Net Capital Rule - Net Capital Rule in Financial Crisis Inquiry Commission Report

Net Capital Rule in Financial Crisis Inquiry Commission Report

The Financial Inquiry Crisis Report ("FCIC Report") issued by the FCIC on January 27, 2011, presented the FCIC majority's view of the effect of the 2004 net capital rule change on leverage by stating: "Leverage at the investment banks increased from 2004 to 2007, growth that some critics have blamed on the SEC's change in the net capital rules…In fact, leverage had been higher at the five investment banks in the late 1990s, then dropped before increasing over the life of the CSE program—a history that suggests that the program was not solely responsible for the changes."

Thus, while the FCIC Report identified leverage, especially leverage at investment banks, as an important feature of the financial crisis, it did not identify the 2004 net capital rule change as creating or permitting that leverage. The FCIC Report also noted the 18 month delay before all the CSE Holding Companies qualified for the CSE Program.
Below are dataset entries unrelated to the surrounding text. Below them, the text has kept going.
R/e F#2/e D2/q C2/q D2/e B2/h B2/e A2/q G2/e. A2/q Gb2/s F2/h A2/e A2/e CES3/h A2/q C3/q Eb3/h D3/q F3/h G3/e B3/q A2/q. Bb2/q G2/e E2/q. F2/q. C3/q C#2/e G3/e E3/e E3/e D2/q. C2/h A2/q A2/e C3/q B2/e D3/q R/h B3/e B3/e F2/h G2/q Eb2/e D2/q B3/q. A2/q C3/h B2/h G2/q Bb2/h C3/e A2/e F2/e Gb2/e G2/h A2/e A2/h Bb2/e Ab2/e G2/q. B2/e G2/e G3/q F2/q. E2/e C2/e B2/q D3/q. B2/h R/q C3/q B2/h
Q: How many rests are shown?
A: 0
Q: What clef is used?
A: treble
While the FCIC Report did not draw any conclusion from this delay beyond including it in a general critique of the SEC's execution of the CSE Program, as described in Section 5.2 above the delay eliminates the 2004 rule change from playing a role in any increase in CSE Holding Company leverage in 2004. Because they all only entered the CSE Program at the beginning of their 2006 fiscal years, the delay eliminates the 2004 rule change from playing a role in any 2005 leverage increases reported by Bear Stearns, Lehman Brothers, or Morgan Stanley.
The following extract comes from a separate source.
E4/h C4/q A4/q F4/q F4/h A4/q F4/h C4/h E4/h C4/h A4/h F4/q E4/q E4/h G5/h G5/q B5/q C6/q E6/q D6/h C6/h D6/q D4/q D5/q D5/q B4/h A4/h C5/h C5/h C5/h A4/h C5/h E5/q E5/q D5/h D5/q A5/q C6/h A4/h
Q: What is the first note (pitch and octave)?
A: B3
The FCIC Report was highly critical of the SEC's implementation of the CSE Program, rejected former SEC Chairman Christopher Cox's assertion that the program was "fatally flawed" by being voluntary, and specifically concluded that the SEC failed to exercise the powers it had under the CSE Program to restrict the "risky activities" of CSE Holding Companies and to "require them to hold adequate capital and liquidity for their activities." The SEC did not have those powers before 2004 and only gained them through the CSE Program.
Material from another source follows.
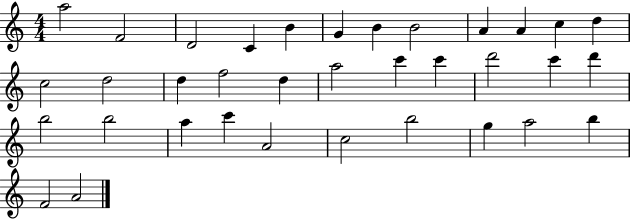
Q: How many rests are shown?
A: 0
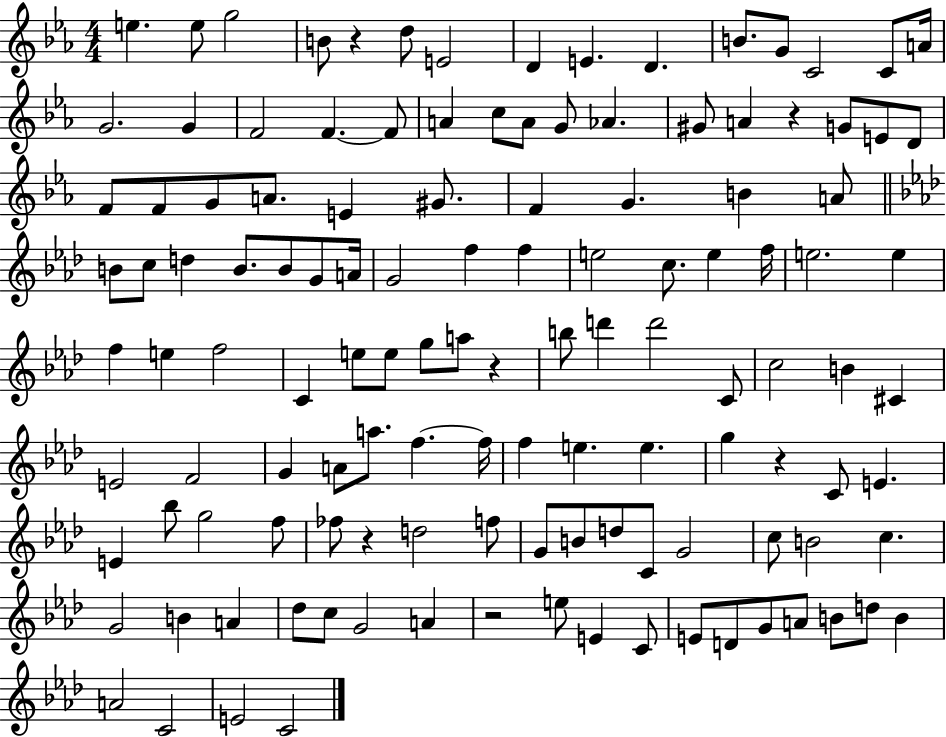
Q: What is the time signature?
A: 4/4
The persistent confusion about the application of the net capital rule to CSE Holding Companies, however, resurfaced in the FCIC Report. After explaining the net capital rule applied to broker-dealers, not their parent holding companies, the FCIC Report misquoted the 2009 Sirri Speech as stating "investment bank net capital was stable, or in some cases increased, after the rule change." As a more serious indication of continuing misunderstanding of the 2004 rule change, on the day the FCIC issued its report (January 27, 2011) economist Robert Hall addressed an MIT symposium on economics and finance. In describing the background to the financial crisis he stated: "I think that the one most important failure of regulation is easy to identify. In 2004 the SEC removed its capital requirements on investment banks… So the reason that Lehman was able to do what it did, which proved so destructive, was that it had no limits on the amount of leverage it could adopt."